→ **Task goal**: Transcribe the entries below exactly; leave every image out.
_____
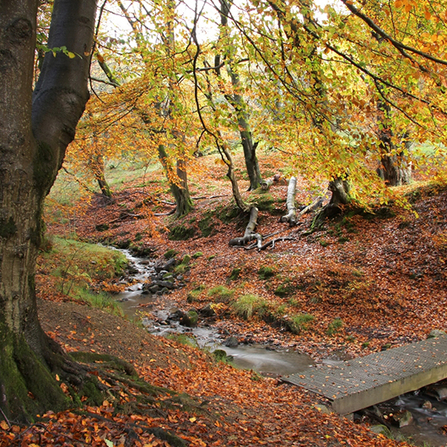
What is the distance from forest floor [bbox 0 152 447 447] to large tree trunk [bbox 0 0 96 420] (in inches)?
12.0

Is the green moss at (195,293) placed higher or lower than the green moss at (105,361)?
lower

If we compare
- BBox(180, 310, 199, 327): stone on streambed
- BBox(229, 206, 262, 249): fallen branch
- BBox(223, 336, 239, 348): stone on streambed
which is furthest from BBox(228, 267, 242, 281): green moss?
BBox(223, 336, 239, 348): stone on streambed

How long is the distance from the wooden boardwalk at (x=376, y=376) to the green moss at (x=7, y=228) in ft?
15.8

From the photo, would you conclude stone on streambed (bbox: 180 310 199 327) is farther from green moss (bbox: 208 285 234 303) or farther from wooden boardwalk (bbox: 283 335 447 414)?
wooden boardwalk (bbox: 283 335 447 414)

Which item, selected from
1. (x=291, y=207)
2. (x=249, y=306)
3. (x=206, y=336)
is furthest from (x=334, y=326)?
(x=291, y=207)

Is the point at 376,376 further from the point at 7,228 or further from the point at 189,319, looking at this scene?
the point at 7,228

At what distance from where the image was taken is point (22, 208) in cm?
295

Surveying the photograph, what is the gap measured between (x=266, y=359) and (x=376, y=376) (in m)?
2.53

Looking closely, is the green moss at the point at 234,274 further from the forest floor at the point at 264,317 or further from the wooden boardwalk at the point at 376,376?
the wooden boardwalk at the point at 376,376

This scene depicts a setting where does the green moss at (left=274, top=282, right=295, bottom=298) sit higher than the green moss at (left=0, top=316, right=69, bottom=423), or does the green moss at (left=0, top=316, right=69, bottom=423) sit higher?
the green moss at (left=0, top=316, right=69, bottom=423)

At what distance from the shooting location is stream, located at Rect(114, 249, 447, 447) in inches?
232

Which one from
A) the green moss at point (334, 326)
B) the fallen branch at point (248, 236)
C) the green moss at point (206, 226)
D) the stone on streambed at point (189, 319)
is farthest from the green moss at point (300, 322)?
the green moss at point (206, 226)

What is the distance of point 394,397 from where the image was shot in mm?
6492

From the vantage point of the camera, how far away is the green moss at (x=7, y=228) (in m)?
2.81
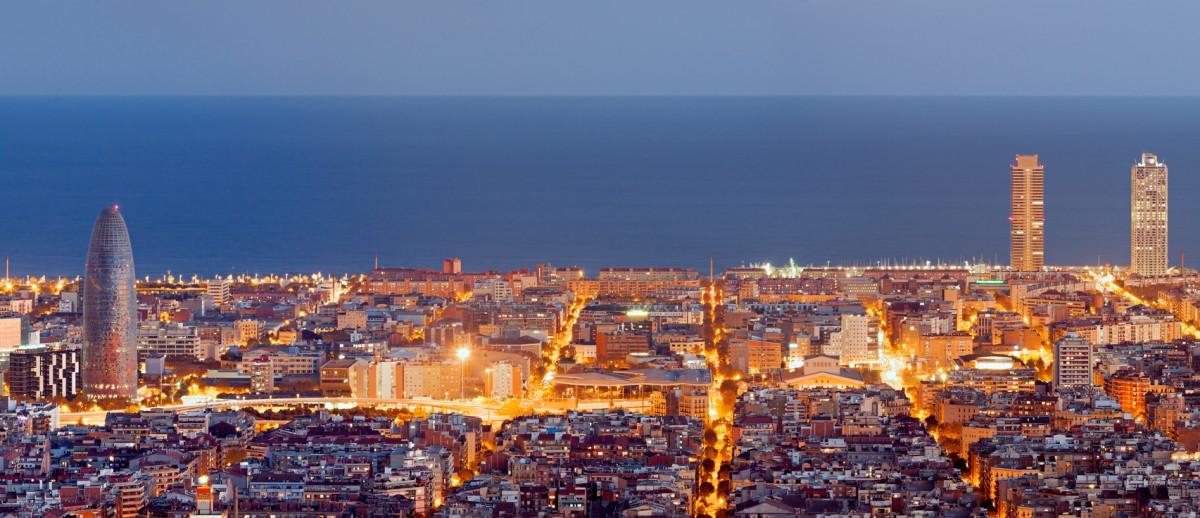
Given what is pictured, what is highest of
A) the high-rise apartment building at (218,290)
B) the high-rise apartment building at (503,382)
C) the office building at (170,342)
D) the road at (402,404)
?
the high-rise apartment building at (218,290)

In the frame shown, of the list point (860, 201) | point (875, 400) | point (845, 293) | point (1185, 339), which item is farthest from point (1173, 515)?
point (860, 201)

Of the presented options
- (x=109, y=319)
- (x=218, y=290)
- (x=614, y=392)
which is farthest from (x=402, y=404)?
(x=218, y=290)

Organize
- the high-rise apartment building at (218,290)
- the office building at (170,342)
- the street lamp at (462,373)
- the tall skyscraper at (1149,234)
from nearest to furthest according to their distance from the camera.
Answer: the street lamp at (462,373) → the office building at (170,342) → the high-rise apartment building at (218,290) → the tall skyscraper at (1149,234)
_____
→ **Task result**:
What is the distance from forest floor [bbox 0 152 447 447] to large tree trunk [bbox 0 0 96 420] (in inches)?
12.0

Is the green moss at (195,293) placed higher or lower than the green moss at (105,361)?
lower

If we compare
- BBox(180, 310, 199, 327): stone on streambed
- BBox(229, 206, 262, 249): fallen branch
- BBox(223, 336, 239, 348): stone on streambed
which is furthest from BBox(228, 267, 242, 281): green moss?
BBox(223, 336, 239, 348): stone on streambed

How long is the distance from the wooden boardwalk at (x=376, y=376) to the green moss at (x=7, y=228) in ft?
15.8

From the photo, would you conclude stone on streambed (bbox: 180 310 199 327) is farther from green moss (bbox: 208 285 234 303) or farther from wooden boardwalk (bbox: 283 335 447 414)?
wooden boardwalk (bbox: 283 335 447 414)

Which item, selected from
1. (x=291, y=207)
2. (x=249, y=306)
3. (x=206, y=336)
is furthest from (x=334, y=326)?
(x=291, y=207)

Is the point at 376,376 further from the point at 7,228 or further from the point at 189,319, looking at this scene?
the point at 7,228

At what distance from where the image was taken is point (22, 208) in cm?
295

Surveying the photograph, what is the gap measured between (x=266, y=359) and (x=376, y=376) (in m)?
2.53

Looking closely, is the green moss at the point at 234,274 further from the forest floor at the point at 264,317 or further from the wooden boardwalk at the point at 376,376?
the wooden boardwalk at the point at 376,376

This scene depicts a setting where does the green moss at (left=274, top=282, right=295, bottom=298) sit higher than the green moss at (left=0, top=316, right=69, bottom=423), or does the green moss at (left=0, top=316, right=69, bottom=423) sit higher?
the green moss at (left=0, top=316, right=69, bottom=423)

At what distance from the shooting location is stream, located at Rect(114, 249, 447, 447) in inches?
232

Which one from
A) the green moss at point (334, 326)
B) the fallen branch at point (248, 236)
C) the green moss at point (206, 226)
D) the stone on streambed at point (189, 319)
is farthest from the green moss at point (300, 322)?
the green moss at point (206, 226)

What is the distance of point 394,397 from where the image was shot in mm?
6492

From the vantage point of the camera, how far away is the green moss at (x=7, y=228) (in m)?
2.81
Given what is pictured, what is highest of
A) the high-rise apartment building at (218,290)
B) the high-rise apartment building at (503,382)
C) the office building at (170,342)
D) the road at (402,404)
?
the high-rise apartment building at (218,290)

In the frame shown, of the list point (860, 201) | point (875, 400) | point (845, 293) | point (1185, 339), which item is farthest from point (1173, 515)?
point (860, 201)

Of the presented options
- (x=109, y=319)
- (x=218, y=290)
- (x=614, y=392)
which is farthest from (x=402, y=404)?
(x=218, y=290)

Organize
- the high-rise apartment building at (218,290)
- the office building at (170,342)
- the street lamp at (462,373)
- the tall skyscraper at (1149,234)
from nearest to furthest according to their distance from the camera.
Answer: the street lamp at (462,373) → the office building at (170,342) → the high-rise apartment building at (218,290) → the tall skyscraper at (1149,234)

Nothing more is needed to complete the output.